GIVEN REQUEST:
Please reproduce the records starting at "Considering the photo" and ending at "Answer: the canyon", with "farthest to nearest" renamed to "most distant to closest" and everything else left unchanged.

INFORMATION SHOWN:
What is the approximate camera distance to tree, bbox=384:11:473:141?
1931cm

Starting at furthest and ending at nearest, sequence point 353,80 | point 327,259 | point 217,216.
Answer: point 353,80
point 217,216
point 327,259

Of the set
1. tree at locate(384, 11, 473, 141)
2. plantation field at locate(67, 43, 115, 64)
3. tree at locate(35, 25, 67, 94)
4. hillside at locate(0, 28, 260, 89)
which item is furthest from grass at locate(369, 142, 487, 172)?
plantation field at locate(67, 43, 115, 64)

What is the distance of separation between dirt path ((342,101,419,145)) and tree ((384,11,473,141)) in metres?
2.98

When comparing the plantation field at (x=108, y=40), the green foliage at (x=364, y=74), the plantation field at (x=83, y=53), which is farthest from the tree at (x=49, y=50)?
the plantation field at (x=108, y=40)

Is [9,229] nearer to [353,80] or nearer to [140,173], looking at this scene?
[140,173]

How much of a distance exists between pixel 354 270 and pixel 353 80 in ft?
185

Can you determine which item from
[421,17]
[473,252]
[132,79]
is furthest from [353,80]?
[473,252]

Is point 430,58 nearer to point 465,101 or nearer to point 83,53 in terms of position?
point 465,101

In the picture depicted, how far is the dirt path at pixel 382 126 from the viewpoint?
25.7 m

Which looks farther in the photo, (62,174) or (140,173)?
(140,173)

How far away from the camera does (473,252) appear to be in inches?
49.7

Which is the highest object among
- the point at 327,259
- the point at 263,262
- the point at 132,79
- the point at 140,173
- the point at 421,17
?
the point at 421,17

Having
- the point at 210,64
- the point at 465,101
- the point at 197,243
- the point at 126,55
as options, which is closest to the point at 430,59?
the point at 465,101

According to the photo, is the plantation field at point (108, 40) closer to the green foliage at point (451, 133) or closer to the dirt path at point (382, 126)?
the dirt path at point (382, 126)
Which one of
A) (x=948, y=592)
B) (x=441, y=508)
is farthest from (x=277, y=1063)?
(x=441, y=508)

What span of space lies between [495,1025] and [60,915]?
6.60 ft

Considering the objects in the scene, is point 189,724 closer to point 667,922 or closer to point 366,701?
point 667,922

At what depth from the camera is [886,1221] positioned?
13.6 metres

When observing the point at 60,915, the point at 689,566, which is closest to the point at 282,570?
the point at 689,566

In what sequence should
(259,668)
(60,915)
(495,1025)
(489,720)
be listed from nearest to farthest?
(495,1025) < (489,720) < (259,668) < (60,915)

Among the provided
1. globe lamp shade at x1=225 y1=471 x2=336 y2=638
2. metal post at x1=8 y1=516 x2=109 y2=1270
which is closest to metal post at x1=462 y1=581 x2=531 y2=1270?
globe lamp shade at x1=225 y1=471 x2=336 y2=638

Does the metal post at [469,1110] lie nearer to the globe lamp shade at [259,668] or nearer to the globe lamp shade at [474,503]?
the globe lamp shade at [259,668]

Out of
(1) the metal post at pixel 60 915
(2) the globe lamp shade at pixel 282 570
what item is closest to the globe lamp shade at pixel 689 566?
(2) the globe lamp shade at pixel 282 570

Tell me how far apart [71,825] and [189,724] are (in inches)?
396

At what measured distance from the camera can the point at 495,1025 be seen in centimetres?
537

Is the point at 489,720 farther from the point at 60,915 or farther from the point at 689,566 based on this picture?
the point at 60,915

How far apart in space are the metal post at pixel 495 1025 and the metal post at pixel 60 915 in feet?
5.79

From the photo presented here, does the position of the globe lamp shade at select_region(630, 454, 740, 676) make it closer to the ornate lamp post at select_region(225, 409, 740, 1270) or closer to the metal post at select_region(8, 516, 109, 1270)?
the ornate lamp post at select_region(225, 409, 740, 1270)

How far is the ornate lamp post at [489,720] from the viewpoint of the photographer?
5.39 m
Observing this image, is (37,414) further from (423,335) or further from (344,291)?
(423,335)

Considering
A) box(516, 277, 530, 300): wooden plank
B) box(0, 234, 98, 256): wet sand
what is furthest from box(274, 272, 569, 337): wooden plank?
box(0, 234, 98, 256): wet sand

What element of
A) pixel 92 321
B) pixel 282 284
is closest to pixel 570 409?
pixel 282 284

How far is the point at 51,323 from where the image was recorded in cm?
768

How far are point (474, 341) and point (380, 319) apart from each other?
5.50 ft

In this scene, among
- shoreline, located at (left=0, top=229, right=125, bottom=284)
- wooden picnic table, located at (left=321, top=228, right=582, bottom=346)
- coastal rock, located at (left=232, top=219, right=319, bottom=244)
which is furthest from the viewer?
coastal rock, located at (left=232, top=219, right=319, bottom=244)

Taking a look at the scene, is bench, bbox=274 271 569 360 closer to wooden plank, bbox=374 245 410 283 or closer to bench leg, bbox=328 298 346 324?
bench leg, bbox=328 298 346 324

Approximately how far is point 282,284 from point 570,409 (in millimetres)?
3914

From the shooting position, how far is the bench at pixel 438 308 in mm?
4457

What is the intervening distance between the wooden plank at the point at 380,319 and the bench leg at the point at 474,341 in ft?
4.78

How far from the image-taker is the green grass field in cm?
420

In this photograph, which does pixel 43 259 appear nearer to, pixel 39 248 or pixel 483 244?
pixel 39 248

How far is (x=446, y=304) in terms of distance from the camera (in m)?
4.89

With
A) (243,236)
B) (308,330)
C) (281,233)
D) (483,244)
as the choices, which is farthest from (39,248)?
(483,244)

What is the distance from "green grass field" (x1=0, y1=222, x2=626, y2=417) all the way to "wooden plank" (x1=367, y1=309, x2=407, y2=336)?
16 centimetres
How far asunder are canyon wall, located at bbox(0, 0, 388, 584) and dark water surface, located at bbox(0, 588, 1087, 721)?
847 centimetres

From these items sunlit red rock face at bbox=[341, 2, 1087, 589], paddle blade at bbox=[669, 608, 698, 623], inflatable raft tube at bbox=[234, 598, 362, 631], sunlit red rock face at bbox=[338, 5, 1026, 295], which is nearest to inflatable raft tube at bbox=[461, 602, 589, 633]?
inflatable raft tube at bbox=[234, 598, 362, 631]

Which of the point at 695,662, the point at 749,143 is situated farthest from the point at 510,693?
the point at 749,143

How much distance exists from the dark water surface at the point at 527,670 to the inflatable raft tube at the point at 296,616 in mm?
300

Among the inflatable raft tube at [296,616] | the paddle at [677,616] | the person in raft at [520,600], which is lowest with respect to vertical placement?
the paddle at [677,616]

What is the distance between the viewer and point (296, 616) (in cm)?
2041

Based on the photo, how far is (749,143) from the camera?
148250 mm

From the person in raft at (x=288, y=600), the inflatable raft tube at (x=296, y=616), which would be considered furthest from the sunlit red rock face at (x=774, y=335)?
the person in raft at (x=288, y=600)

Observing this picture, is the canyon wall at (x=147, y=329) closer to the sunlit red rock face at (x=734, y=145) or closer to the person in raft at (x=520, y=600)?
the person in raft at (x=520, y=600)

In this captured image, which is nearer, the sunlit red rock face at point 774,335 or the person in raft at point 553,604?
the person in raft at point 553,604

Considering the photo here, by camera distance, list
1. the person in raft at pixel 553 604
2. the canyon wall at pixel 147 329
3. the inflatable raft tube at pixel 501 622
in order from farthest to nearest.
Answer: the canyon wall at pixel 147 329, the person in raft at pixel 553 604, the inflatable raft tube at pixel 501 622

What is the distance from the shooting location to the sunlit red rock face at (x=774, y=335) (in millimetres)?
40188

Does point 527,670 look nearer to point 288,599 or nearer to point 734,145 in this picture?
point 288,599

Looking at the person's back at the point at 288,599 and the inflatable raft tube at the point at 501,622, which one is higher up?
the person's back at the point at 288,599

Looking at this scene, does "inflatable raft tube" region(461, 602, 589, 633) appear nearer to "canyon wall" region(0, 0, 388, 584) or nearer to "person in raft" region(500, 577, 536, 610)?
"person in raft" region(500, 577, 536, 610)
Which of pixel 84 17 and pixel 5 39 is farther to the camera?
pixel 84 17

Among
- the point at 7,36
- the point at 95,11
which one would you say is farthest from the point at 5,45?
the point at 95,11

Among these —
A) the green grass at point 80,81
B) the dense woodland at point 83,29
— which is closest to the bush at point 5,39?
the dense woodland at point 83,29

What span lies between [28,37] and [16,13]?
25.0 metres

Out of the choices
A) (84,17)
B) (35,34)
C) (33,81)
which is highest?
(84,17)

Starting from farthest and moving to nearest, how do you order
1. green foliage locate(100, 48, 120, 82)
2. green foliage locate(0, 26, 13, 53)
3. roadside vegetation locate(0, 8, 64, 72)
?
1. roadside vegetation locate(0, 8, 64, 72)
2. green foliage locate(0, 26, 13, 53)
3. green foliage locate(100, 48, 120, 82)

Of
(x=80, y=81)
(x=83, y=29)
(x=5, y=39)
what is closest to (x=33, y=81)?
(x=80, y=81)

OUTPUT BELOW:
Considering the photo here, by camera distance, list
1. the person in raft at pixel 553 604
2. the canyon wall at pixel 147 329
3. the inflatable raft tube at pixel 501 622
in order from most distant to closest.
Answer: the canyon wall at pixel 147 329, the person in raft at pixel 553 604, the inflatable raft tube at pixel 501 622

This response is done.